▶ **Problem requirements**
Select each line of the material that contains the word "closer", and copy those lines out. Uppercase and lowercase letters count as different.

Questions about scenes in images
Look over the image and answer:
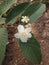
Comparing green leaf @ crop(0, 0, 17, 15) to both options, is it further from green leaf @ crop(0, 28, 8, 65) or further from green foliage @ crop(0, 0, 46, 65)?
green leaf @ crop(0, 28, 8, 65)

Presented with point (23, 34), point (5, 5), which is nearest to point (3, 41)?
point (23, 34)

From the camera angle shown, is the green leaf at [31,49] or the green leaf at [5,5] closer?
the green leaf at [31,49]

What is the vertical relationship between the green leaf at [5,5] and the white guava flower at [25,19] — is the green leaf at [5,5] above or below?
above

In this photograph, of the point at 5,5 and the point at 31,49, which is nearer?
the point at 31,49

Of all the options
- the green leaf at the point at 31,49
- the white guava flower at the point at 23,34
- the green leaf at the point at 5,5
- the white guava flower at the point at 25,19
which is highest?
the green leaf at the point at 5,5

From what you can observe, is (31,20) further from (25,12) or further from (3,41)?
(3,41)

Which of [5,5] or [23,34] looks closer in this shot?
[23,34]

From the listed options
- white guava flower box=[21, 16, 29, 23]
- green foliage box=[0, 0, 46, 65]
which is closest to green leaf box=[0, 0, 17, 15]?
green foliage box=[0, 0, 46, 65]

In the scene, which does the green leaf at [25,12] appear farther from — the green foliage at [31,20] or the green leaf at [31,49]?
the green leaf at [31,49]

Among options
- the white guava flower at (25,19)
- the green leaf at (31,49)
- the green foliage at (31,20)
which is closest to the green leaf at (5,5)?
the green foliage at (31,20)

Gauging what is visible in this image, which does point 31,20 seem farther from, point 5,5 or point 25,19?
point 5,5

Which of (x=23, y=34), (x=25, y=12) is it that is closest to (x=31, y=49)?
(x=23, y=34)
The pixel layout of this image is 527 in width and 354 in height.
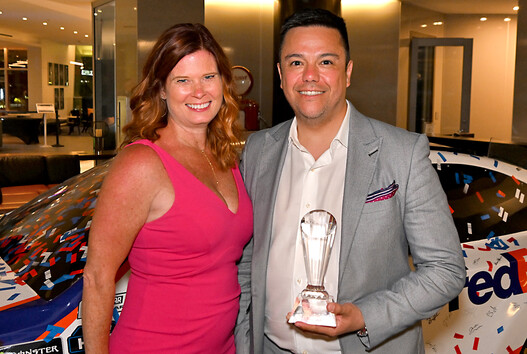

▶ **Answer for the task**
From the camera angle shown, is the green leaf at [31,49] or the green leaf at [5,5] closer?
Which of [5,5] or [23,34] looks closer in this shot?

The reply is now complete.